Meera Ashish shuttles between her home bases in Dubai and London, making huge detours along the way
With a bit of time on my hands, I got back into a life sans travel — a couple of weeks which induced in me a laid-back sense of just being. And sucked into this chilled-out mesh of nothingness, with a few dabbles of writing and work, eating out and going to the beach, I found myself not wanting to take another flight. I wondered, as I sat by the pool hours before flying, what it was about travel that makes most people go on holidays year after year, rather than engaging in the journey inwards.
It is an inherent fear, I realised, of what we would do with ourselves in that situation of being alone in new and unknown surroundings. And it is our comfort zone — which includes family, friends, home, work and everything that accrues to familiarity — that inevitably closes in on us and coddles us in all its friendly warmth. Anything that doesn't fall within the indeterminate walls of this zone, apart from, say, a good package holiday or an organised group trip, alerts a sense of instability and of apprehension.

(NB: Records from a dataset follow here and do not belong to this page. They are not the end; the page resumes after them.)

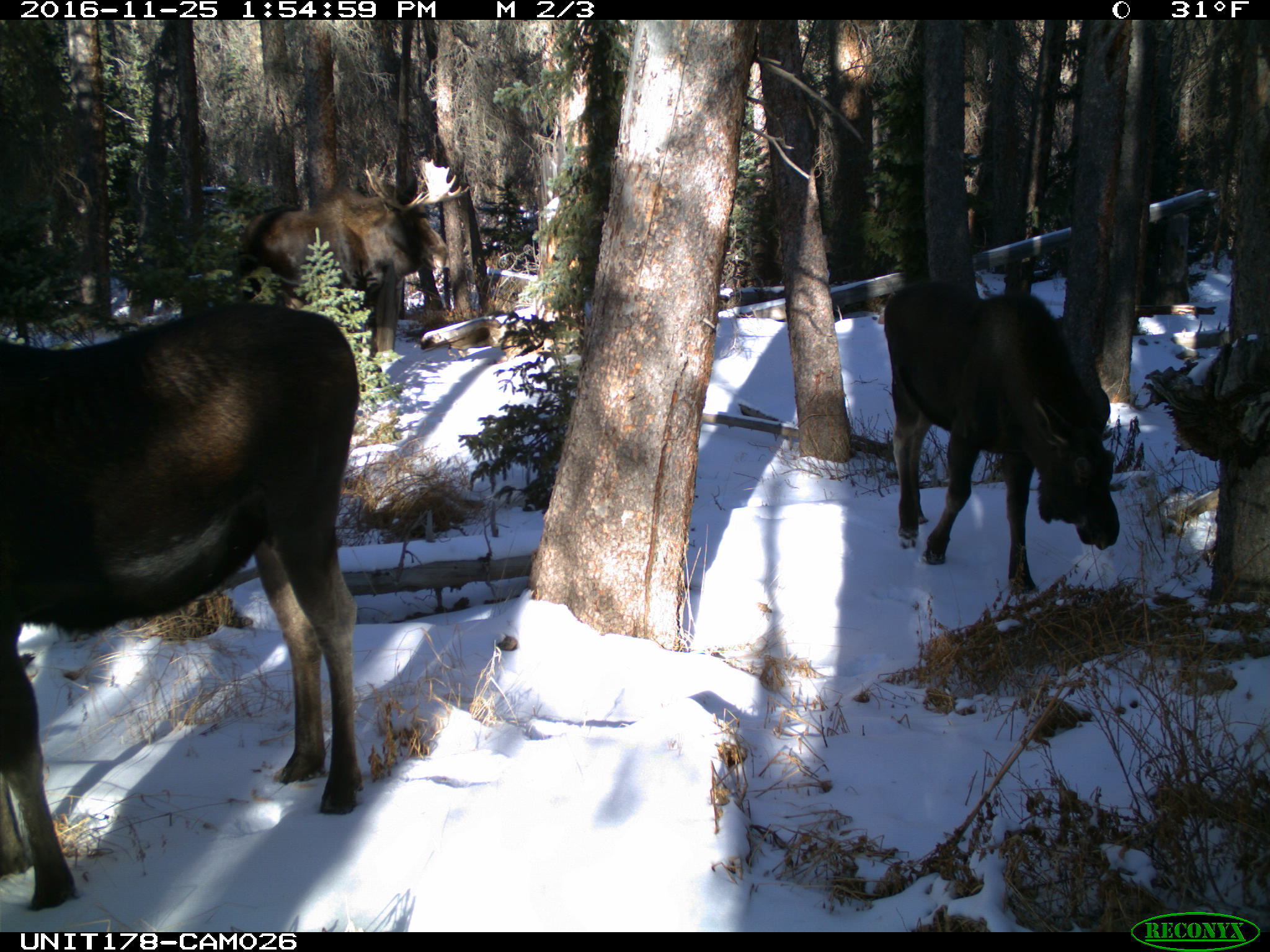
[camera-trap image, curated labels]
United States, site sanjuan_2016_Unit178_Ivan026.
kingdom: Animalia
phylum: Chordata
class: Mammalia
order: Artiodactyla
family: Cervidae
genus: Alces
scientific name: Alces alces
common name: moose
Alces alces (moose).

What is easy to comprehend but not as easy to imbibe is that travel — which neither has definition nor boundaries but for which we must step out of the rigid confines of our culture — changes perspectives, develops the marvelling mind and opens up our curiosity.
Sightseeing, meandering through the streets, walking through marketplaces, eating local food and partying can provide an overall impression of cultures. As Mahatma Gandhi said: "A nation's culture resides in the hearts and in the souls of its people."

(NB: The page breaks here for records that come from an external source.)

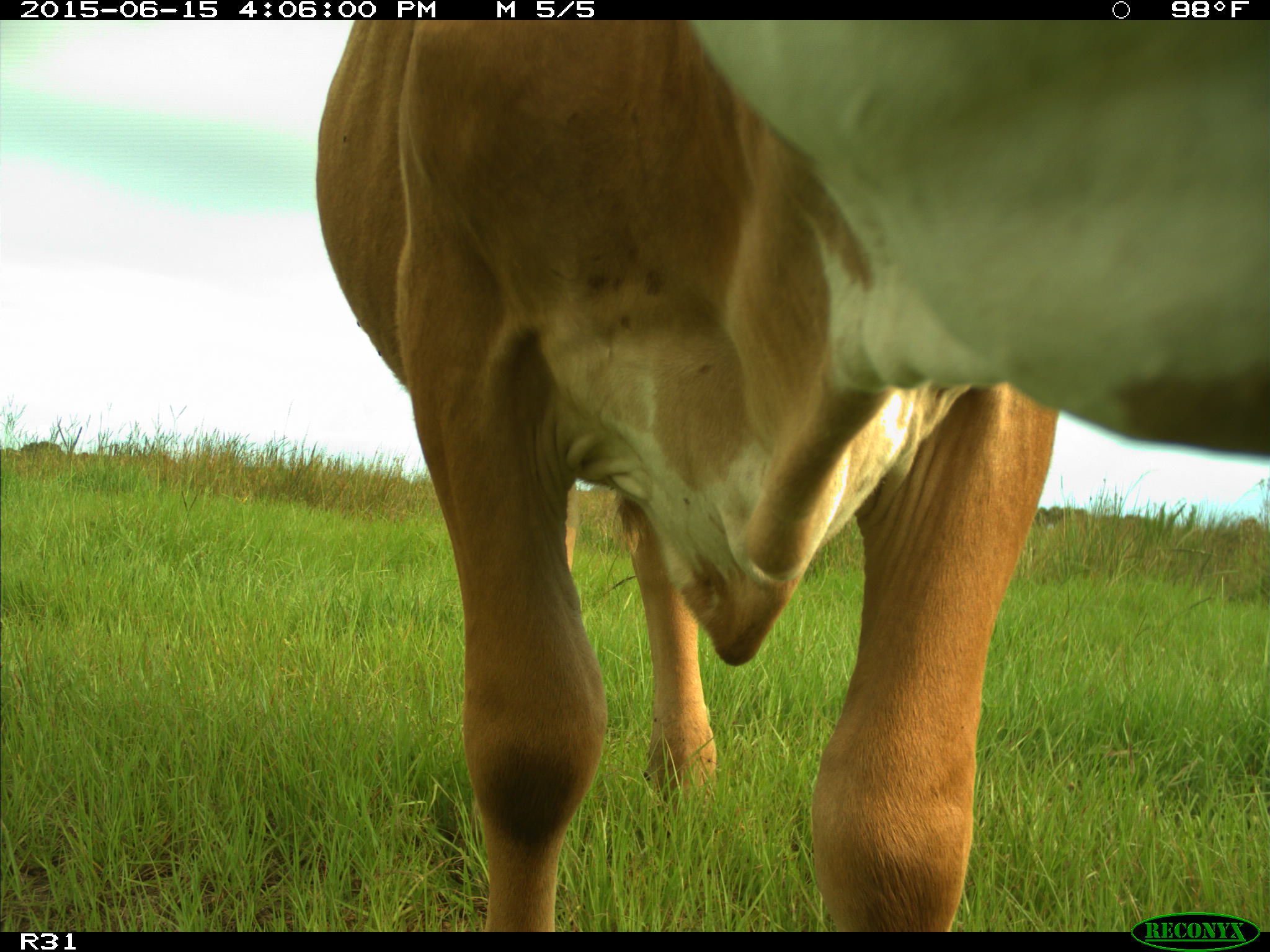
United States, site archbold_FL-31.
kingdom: Animalia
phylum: Chordata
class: Mammalia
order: Artiodactyla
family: Bovidae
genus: Bos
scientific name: Bos taurus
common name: domestic cow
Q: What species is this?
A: Bos taurus (domestic cow).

A stranger I met recently, in the most unexpected way, discussed everything from the variations of Arabian culture and clothing to readership and poetry in the UAE — all within a quarter of an hour. A while ago in New York, a lady who liked my bag ended up having an interesting chat about acting, over coffee, despite a busy day. And going to a family dinner in a village in India opened up an unexplored world — not just of authentic cuisine — and took me through a labyrinth of history and customs I would have otherwise been unaware of.

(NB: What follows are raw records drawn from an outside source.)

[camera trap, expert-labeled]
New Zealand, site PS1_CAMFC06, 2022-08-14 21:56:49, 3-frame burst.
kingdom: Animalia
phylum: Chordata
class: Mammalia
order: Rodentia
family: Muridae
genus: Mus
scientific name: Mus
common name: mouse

However, no matter how deep an insight we gain of the language, history and culture of a country, there is truth in what Robert Louis Stevenson wrote: There are no foreign lands. It is the traveller only who is foreign.
So perhaps it is the ability to adapt, absorb and savour the ways of a foreign land, the subterfuge of dressing and speaking in a local manner, that will make us more open and savvy as travellers, that will expand our levels of inquisitive interest.